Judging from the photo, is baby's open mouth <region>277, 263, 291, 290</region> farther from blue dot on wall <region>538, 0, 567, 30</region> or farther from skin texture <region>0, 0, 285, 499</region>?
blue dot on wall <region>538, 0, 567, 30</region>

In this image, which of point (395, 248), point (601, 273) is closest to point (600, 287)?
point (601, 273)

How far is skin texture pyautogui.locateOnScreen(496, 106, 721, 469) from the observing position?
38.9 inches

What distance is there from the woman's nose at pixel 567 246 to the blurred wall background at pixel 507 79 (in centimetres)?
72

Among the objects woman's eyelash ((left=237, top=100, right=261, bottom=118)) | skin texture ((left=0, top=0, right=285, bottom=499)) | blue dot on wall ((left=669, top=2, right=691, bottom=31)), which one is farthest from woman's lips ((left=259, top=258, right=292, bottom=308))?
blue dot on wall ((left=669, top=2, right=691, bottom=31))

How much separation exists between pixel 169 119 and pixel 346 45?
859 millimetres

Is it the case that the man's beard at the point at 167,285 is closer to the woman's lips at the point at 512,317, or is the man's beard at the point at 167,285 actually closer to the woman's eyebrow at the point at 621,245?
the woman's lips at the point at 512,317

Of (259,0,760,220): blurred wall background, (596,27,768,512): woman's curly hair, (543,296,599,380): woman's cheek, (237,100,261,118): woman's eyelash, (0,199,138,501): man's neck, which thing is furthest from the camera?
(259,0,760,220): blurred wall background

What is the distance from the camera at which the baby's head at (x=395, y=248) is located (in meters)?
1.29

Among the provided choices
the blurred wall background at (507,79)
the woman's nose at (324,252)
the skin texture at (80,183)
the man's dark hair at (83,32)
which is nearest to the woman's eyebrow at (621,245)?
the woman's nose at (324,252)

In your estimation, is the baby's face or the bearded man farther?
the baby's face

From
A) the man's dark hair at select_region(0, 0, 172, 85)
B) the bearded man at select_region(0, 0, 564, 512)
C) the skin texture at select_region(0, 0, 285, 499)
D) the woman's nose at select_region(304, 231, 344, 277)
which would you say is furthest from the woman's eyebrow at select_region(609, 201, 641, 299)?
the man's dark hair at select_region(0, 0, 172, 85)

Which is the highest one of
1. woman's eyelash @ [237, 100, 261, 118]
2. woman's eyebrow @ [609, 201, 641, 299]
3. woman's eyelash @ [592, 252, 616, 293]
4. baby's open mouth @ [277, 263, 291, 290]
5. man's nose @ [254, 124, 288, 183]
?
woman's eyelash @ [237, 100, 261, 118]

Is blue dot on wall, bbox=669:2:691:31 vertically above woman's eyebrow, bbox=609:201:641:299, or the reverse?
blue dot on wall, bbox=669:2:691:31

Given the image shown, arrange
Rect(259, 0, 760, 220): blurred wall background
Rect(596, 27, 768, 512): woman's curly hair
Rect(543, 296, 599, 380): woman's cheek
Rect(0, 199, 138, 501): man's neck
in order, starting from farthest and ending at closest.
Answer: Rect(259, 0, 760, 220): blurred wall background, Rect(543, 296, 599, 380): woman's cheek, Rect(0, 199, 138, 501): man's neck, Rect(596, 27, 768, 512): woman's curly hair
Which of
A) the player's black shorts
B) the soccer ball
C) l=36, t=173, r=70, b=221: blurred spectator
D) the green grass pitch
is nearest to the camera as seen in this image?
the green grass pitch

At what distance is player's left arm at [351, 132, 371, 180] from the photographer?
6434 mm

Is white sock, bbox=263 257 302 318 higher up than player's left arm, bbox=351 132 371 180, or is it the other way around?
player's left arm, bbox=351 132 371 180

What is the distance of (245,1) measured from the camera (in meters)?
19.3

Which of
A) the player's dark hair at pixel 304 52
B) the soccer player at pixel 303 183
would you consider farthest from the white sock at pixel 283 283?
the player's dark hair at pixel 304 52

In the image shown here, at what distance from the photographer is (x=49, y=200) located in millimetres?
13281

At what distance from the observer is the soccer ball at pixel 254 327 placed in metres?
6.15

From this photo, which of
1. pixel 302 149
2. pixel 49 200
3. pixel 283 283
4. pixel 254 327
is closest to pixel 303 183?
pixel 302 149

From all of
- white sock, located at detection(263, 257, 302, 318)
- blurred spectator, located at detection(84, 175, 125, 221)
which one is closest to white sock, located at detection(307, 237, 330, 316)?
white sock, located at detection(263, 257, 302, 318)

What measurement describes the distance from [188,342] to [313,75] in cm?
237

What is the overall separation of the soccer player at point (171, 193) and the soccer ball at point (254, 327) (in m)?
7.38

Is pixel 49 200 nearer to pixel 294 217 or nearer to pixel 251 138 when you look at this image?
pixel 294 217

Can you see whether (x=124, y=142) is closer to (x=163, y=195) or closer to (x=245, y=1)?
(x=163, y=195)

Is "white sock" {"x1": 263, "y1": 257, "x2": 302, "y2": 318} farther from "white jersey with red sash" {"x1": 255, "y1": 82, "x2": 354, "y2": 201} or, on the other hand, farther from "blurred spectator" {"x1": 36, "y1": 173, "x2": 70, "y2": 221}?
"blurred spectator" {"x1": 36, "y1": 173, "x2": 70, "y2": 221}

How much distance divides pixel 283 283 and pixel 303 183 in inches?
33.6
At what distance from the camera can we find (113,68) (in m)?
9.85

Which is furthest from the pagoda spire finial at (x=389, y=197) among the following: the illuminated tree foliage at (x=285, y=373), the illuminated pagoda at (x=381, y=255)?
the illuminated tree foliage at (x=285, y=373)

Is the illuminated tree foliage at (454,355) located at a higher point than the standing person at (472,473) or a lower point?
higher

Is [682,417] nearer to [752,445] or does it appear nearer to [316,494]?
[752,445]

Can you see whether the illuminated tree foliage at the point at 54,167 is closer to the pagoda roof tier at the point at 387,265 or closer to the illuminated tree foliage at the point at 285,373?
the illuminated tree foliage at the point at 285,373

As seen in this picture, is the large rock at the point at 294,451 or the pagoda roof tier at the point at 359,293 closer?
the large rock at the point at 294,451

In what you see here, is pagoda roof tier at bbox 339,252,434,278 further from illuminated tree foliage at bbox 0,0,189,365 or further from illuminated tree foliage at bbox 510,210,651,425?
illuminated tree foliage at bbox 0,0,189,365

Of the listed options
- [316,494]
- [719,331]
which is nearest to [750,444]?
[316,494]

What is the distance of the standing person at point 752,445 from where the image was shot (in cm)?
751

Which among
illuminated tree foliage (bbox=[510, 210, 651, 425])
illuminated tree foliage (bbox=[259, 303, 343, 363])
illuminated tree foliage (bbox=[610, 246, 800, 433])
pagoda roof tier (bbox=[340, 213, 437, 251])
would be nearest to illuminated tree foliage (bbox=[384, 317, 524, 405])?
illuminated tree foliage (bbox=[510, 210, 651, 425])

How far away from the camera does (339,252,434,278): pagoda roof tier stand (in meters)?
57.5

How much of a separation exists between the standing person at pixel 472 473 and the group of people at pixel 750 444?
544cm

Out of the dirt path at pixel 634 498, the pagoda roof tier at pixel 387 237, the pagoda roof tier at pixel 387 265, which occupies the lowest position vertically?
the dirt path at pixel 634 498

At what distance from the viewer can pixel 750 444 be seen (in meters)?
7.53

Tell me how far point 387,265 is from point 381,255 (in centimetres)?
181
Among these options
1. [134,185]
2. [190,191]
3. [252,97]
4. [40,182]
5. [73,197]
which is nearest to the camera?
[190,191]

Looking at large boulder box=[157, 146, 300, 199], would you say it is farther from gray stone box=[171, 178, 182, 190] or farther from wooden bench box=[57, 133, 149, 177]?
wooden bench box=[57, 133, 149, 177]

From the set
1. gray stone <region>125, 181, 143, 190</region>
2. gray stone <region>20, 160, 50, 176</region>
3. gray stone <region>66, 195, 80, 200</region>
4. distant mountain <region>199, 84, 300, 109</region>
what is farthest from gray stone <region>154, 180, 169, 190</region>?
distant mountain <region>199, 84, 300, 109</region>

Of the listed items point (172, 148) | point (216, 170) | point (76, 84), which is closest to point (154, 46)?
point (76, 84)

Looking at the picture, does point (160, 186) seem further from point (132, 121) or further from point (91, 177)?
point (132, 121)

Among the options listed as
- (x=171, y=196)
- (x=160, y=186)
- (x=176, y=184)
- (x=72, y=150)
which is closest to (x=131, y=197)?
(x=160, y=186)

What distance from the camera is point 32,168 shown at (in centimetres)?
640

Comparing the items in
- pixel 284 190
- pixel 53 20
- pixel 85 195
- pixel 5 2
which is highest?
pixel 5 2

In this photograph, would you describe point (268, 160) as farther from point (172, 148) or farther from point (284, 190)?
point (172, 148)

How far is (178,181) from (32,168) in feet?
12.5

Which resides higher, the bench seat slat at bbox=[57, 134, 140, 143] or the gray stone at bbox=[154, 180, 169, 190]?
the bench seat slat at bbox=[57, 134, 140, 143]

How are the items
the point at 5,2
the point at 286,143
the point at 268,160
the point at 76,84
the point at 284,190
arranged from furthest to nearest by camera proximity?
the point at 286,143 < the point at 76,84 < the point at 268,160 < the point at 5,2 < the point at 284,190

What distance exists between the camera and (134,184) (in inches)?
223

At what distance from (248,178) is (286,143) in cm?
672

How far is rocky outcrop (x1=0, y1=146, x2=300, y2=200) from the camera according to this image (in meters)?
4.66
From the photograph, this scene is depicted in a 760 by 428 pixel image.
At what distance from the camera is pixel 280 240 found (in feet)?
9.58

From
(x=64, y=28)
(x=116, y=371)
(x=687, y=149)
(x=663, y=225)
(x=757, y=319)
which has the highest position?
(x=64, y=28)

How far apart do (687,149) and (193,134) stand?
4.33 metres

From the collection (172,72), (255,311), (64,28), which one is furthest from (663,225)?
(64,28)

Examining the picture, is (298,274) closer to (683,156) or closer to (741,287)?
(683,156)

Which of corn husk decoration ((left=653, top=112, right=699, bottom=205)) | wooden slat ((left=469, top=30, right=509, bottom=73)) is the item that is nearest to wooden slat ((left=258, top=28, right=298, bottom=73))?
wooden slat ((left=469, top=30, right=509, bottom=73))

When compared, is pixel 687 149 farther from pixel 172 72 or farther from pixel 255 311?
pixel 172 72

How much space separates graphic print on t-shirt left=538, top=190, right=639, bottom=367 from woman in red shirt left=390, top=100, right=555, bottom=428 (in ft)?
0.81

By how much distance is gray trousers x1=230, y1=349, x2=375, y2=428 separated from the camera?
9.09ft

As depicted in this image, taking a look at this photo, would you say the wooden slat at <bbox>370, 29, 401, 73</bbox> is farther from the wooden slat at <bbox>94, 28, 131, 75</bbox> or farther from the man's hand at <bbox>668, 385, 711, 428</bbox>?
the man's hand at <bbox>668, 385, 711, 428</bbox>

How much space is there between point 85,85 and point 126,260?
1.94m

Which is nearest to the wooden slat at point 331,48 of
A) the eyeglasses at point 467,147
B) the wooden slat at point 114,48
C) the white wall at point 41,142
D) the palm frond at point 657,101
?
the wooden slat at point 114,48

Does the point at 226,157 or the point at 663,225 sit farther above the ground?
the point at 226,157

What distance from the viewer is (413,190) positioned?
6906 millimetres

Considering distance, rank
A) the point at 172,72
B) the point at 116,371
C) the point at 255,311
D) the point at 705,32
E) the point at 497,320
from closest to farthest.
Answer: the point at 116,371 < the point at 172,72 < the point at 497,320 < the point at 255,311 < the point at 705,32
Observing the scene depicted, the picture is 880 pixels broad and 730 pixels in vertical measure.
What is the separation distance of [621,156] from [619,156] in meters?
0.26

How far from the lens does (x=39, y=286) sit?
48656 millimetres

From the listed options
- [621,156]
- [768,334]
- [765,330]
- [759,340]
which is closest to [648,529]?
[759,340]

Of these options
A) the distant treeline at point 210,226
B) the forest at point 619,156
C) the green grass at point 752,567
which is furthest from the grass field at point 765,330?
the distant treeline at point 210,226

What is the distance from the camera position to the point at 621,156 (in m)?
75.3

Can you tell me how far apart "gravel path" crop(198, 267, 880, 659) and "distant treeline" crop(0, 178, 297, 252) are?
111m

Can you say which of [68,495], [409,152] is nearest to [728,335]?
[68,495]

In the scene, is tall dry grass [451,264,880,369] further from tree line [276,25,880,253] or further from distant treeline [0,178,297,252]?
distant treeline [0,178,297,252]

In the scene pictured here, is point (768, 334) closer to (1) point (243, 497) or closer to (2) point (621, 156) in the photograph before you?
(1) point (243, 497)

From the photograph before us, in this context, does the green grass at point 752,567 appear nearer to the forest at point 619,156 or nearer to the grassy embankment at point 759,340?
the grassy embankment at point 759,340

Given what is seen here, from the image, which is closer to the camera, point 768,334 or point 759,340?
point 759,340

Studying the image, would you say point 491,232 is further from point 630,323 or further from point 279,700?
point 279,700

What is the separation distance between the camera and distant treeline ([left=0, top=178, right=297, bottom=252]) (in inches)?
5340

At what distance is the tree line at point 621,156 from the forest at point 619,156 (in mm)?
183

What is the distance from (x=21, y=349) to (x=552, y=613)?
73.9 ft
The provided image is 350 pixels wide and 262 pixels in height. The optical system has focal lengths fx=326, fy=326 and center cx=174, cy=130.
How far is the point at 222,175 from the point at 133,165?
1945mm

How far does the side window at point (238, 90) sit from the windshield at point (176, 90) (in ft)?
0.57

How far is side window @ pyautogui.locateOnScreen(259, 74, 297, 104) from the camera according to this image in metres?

____

Set exercise – Rewrite the stretch from the line containing "How far does" through the end of the data, putting "rear window" wherever "side window" appears and changing nothing else.

Solution –
How far does the rear window at point (238, 90) sit from the windshield at point (176, 90) (in ft)?
0.57

How far is rear window @ pyautogui.locateOnScreen(259, 74, 297, 104) from the camera according to this image in metres?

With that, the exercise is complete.